Stated task — Exactly repeat the line that contains "Tell me the order of", then every line after it up to and including the final line.

Raw records —

+ + + + + + +

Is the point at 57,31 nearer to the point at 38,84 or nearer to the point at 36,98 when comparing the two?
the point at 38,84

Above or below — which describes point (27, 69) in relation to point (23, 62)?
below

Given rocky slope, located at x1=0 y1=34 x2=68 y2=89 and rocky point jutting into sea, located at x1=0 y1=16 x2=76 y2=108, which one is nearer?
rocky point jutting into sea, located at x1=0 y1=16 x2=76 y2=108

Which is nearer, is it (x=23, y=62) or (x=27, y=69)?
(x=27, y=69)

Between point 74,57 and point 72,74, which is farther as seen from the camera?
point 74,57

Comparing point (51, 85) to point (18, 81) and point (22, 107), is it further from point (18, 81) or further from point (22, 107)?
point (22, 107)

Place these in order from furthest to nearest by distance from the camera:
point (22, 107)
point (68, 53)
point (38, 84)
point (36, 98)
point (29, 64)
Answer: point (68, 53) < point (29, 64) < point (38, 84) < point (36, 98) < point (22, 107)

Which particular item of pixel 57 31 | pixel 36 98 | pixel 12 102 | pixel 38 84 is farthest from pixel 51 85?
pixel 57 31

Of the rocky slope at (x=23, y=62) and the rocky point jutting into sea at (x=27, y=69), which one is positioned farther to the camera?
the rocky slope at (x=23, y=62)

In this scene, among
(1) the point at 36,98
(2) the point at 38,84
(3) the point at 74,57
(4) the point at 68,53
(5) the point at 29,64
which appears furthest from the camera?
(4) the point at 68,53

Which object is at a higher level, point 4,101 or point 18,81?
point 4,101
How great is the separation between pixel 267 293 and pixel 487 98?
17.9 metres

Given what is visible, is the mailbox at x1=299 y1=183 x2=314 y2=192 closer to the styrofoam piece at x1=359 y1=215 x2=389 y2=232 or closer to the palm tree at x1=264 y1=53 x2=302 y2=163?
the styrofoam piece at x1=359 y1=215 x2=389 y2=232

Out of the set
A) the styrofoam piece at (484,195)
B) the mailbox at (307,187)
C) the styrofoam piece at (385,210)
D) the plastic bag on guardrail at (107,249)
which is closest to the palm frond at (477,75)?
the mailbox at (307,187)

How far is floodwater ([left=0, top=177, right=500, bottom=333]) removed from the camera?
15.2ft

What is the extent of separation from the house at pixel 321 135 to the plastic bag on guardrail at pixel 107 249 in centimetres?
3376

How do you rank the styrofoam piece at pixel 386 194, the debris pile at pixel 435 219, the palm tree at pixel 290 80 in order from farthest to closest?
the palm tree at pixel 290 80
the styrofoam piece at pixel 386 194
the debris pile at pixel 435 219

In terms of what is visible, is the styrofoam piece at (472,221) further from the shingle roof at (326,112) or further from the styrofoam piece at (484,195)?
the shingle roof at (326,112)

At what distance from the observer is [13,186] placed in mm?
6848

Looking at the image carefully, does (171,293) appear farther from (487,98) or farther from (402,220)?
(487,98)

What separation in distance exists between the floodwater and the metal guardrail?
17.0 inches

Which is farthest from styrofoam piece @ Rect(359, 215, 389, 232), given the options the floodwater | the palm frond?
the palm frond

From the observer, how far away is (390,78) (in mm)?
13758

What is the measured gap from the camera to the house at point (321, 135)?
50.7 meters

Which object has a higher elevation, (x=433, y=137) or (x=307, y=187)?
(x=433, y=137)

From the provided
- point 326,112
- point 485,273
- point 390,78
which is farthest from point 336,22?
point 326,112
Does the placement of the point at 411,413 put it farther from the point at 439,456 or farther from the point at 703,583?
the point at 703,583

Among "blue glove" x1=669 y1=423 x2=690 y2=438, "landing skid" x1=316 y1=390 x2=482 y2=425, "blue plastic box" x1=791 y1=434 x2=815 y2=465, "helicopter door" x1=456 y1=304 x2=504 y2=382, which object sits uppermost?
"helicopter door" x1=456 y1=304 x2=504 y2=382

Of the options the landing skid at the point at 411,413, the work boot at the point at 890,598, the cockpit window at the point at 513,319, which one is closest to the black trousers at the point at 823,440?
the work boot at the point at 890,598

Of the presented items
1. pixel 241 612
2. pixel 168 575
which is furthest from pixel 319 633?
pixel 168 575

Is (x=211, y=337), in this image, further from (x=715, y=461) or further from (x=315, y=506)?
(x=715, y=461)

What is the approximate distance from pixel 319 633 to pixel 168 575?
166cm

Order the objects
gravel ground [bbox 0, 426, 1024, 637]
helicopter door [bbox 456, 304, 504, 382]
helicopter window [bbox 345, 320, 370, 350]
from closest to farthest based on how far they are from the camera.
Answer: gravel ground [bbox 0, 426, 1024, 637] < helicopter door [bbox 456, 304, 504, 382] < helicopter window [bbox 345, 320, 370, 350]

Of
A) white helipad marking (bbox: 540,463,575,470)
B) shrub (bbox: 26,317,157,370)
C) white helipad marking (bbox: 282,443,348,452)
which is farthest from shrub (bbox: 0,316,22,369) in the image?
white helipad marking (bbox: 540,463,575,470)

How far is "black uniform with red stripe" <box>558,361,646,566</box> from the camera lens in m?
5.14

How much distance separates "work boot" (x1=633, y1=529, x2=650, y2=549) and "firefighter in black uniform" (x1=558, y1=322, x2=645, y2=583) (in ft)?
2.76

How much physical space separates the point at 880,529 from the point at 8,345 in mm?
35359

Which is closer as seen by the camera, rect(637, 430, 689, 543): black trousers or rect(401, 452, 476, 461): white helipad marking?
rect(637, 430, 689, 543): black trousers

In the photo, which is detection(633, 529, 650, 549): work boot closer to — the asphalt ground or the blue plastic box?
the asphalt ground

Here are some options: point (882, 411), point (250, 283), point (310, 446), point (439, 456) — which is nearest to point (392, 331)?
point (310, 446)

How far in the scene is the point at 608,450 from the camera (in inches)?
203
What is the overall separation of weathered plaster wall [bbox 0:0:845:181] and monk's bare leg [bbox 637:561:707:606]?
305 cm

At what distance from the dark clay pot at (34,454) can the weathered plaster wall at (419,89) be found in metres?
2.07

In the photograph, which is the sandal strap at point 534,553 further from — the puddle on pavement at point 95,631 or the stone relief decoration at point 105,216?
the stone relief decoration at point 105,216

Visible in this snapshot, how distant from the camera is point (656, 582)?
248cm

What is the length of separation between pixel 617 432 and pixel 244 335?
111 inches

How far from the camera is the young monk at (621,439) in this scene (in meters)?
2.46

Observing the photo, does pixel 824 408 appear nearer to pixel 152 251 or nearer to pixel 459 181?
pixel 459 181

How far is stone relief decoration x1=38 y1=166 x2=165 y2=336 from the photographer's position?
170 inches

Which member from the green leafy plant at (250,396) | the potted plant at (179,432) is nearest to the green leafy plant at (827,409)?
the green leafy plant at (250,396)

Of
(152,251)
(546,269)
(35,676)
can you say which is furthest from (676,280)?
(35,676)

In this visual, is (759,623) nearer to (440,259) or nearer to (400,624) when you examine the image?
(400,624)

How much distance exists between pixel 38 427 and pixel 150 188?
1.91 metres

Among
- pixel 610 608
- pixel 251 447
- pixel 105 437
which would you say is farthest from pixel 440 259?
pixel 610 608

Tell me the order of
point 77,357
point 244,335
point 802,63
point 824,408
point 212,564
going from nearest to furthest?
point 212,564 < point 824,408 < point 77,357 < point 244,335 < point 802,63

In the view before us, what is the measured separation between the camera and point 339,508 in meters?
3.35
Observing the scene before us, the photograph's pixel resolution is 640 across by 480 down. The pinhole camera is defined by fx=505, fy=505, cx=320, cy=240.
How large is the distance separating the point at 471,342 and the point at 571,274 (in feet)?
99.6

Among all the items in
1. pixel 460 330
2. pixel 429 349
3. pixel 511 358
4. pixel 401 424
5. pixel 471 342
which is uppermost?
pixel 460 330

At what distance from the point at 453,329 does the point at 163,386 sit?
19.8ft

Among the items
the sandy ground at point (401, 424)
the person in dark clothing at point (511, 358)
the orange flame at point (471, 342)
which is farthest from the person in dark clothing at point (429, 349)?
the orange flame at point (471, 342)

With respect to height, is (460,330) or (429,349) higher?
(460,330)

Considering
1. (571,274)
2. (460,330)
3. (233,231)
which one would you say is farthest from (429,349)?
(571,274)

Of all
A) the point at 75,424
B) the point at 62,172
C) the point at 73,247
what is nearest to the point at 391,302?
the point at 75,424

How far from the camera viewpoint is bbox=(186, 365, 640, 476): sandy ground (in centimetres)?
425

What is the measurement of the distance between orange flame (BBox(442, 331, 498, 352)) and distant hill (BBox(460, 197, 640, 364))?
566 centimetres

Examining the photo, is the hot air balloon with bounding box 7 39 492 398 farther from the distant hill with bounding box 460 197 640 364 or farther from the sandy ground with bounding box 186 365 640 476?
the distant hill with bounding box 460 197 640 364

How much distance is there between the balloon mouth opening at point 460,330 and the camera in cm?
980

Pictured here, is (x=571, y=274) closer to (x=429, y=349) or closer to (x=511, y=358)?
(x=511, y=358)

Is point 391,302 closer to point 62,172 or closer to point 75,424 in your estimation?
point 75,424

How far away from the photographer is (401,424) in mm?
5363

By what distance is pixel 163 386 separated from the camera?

+ + + + + + +

Written reply —
Tell me the order of
point 77,357
point 244,335
point 802,63
point 824,408
point 212,564
going from nearest to furthest?
point 212,564 < point 824,408 < point 77,357 < point 244,335 < point 802,63

In the view before us, what is the measured separation between the camera and point 339,508 in meters?
3.35
Observing the scene before us, the photograph's pixel resolution is 640 across by 480 down. The pinhole camera is defined by fx=505, fy=505, cx=320, cy=240.
How large is the distance separating the point at 471,342 and the point at 571,274 (in feet)?
99.6

Among all the items in
1. pixel 460 330
2. pixel 429 349
3. pixel 511 358
4. pixel 401 424
5. pixel 471 342
which is uppermost?
pixel 460 330

At what distance from the point at 453,329 does the point at 163,386 sit?
19.8ft

Among the items
the sandy ground at point (401, 424)
the person in dark clothing at point (511, 358)
the orange flame at point (471, 342)
which is farthest from the person in dark clothing at point (429, 349)?
the orange flame at point (471, 342)

With respect to height, is (460,330) or (429,349) higher?
(460,330)

Considering
1. (571,274)
2. (460,330)
3. (233,231)
which one would you say is farthest from (429,349)?
(571,274)

Of all
A) the point at 75,424
B) the point at 62,172
C) the point at 73,247
what is nearest to the point at 391,302?
the point at 75,424

How far from the camera viewpoint is bbox=(186, 365, 640, 476): sandy ground (in centimetres)?
425

What is the measurement of the distance between orange flame (BBox(442, 331, 498, 352)) and distant hill (BBox(460, 197, 640, 364))?
566 centimetres

Examining the photo, is the hot air balloon with bounding box 7 39 492 398 farther from the distant hill with bounding box 460 197 640 364 or farther from the sandy ground with bounding box 186 365 640 476?
the distant hill with bounding box 460 197 640 364

How much distance is there between the balloon mouth opening at point 460,330 and the camera in cm?
980

Pictured here, is (x=571, y=274) closer to (x=429, y=349) or closer to (x=511, y=358)?
(x=511, y=358)

Is point 391,302 closer to point 62,172 or closer to point 75,424 in your estimation?
point 75,424

How far away from the photographer is (401,424) in mm?
5363

By what distance is pixel 163 386 separated from the camera?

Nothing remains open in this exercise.